Nor have the occupation forces acquitted themselves with any particular grace. Their corruption, the lack of democracy, the involvement of their security company, Dyncorp, in prostitution and sex with underage kids , perpetual unemployment and poverty have all led to rising anti-UN sentiment and protest in Kosovo. Radical Islamists have been able to capitalise on the poverty of Kosovans under the occupation, effectively monopolising the distribution of food, clothing and shelter in some areas, creating a "Taliban phenomenon" in which occupation policies in Kosovo may lead to "the production of Europe's own Taliban". (Isa Blumi, Current History, March 2003).

The Serbs have also attempted to reclaim some lost ground. And this is where Mitrovica comes in. In 2002, the International Crisis Group noted that the Serbian government was funding a security force in the northern half of the town, known as the "bridgewatchers" (which is about the height of creativity in the new Serbian regime), who see themselves a defending their part of the town against Albanians south of the river Ibar. Indeed, as far back as 2000, when Milosevic was overthrown, Kostunica suggested that Serb troops should be allowed to return to Kosovo.

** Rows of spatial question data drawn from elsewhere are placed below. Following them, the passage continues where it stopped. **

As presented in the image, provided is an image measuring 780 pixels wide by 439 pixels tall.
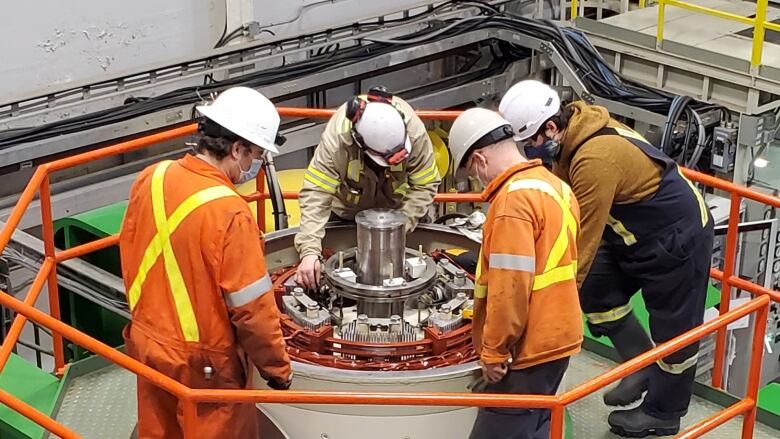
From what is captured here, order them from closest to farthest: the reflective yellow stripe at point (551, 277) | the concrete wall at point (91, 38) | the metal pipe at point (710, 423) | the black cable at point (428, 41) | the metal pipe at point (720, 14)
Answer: the reflective yellow stripe at point (551, 277) → the metal pipe at point (710, 423) → the black cable at point (428, 41) → the concrete wall at point (91, 38) → the metal pipe at point (720, 14)

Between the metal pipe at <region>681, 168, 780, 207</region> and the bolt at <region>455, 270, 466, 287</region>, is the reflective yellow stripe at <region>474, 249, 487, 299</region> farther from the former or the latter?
the metal pipe at <region>681, 168, 780, 207</region>

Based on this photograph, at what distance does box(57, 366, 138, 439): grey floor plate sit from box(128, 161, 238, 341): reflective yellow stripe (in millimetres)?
1361

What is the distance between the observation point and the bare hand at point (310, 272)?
4945 mm

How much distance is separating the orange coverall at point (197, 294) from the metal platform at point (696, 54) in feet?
15.2

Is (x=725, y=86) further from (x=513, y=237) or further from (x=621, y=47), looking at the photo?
(x=513, y=237)

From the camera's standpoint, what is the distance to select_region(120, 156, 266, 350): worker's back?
3779 mm

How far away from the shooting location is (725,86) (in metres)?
7.77

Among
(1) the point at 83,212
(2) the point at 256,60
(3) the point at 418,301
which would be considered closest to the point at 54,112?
(1) the point at 83,212

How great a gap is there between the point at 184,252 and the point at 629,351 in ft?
7.45

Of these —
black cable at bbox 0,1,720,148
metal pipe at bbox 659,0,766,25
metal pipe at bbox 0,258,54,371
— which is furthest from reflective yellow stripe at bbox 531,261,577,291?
metal pipe at bbox 659,0,766,25

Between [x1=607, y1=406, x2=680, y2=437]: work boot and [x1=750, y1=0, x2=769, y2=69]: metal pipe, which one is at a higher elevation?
[x1=750, y1=0, x2=769, y2=69]: metal pipe

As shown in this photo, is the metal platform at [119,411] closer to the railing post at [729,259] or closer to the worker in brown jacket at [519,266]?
the railing post at [729,259]

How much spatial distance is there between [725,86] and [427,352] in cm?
411

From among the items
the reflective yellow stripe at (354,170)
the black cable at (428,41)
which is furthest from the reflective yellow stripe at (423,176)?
the black cable at (428,41)
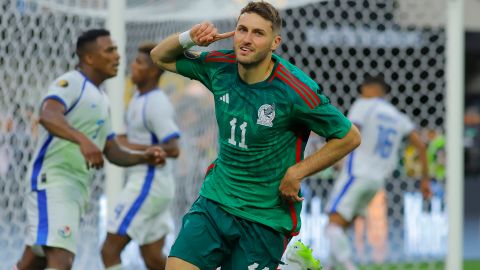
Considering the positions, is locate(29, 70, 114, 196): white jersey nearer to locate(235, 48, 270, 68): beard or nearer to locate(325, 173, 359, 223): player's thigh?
locate(235, 48, 270, 68): beard

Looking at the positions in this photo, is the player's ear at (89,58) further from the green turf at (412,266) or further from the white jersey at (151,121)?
the green turf at (412,266)

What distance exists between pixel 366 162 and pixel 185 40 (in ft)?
15.9

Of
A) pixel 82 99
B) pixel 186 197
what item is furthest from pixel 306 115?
pixel 186 197

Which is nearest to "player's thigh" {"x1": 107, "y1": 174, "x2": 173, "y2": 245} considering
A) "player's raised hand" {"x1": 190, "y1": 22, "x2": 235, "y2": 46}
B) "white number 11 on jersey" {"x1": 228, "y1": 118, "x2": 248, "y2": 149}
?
"white number 11 on jersey" {"x1": 228, "y1": 118, "x2": 248, "y2": 149}

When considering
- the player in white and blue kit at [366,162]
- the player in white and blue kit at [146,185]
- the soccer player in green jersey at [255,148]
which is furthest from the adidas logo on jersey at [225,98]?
the player in white and blue kit at [366,162]

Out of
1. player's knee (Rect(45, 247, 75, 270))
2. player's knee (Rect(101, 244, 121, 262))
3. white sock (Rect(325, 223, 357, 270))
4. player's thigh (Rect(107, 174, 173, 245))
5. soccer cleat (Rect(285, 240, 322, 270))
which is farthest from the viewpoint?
white sock (Rect(325, 223, 357, 270))

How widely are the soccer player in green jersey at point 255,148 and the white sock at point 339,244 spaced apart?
175 inches

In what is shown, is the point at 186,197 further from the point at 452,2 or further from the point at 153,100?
the point at 452,2

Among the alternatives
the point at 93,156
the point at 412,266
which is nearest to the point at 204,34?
the point at 93,156

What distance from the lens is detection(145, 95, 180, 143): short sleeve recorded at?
8.14 metres

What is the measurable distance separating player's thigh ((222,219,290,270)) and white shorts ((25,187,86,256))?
1.70 metres

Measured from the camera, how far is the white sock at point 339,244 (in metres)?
9.61

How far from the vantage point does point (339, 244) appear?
31.4ft

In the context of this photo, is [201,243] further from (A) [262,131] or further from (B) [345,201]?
→ (B) [345,201]
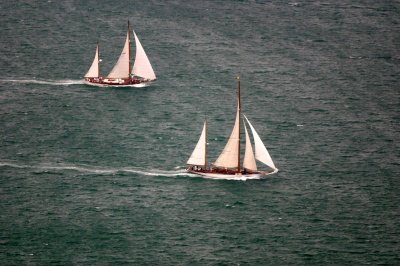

Naturally, the UN occupiers have done their very best to make the Serbs living in the north of Mitrovica even more resentful of the occupation than they had already been, by attempting to sieze control of a Serb factory in the town.

The Kosovo Provisional Authority has also been stirring the pot . In 2002, it passed a declaration challenging the Border Delineation Agreement of February 2001 which had established an internationally recognised border between Serbia and Macedonia. Prime Minister Bajram Rexhepi, a member of the Democratic Party of Kosovo (PDK), presented the motion. The PDK is the main political successor to the KLA, headed by former commander Hashim Thaci. Albanian seperatists had never been particularly hot about an independent Macedonia, and two off-shoots of the KLA (the National Liberation Army and the ANA) began to mount attacks on the Macedonian army and police. One assumes the KPA declaration was intended to heighten that feeling and further the Greater Kosovo ends of certain a certain kind of Albanian nationalist. Dutch military intelligence analysts, at The Clingendael Institute , claim that the US has been supporting the NLA in its campaign against Macedonia .

Imperialism, Nationalism and Resistance



Those are some of the ingredients which are contributing to the present crisis. Serbian nationalists want to retake Kosovo, and would presumably like to enact some kind of retribution on Kosovo Albanians. Kosovan nationalists want to expand Kosovo, and expel or subdue remaining Serbs. The UN occupation is proving corrupt and held in considerable contempt on "both sides of the sectarian divide" (as ITN newscasters used to say about Northern Ireland). And in the midst of it all, the political supporters of Osama bin Laden are winning "hearts and minds" as fast as the "coalition" is losing them. There are forces within Serbia and other parts of the former Yugoslavia capable of challenging those setting about the destruction of the Balkans from within and without. Whether they are capable of mounting a decisive challenge is difficult to say. But the pretense that imperial occupation was ever a solution to the Balkans post-Tito crisis has been abraded somewhat by the dire presence and performance of UN supervised troops in Kosovo. Pan-Yugoslav solidarity is the answer to the bigots, nationalists and geopolitical schemers:

"The only way out of the national and state chaos and bloody confusion of Balkan life is a union of all the peoples of the peninsula in a single economic and political entity, on the basis of national autonomy of the constituent parts. Only within the framework of a single Balkan state can the Serbs of Macedonia, the Sandjak, Serbia and Montenegro be united in a single national-cultural community, enjoying at the same time the advantages of a Balkan common market. Only the united Balkan peoples can give a real rebuff to the shameless pretensions of tsarism and European imperialism."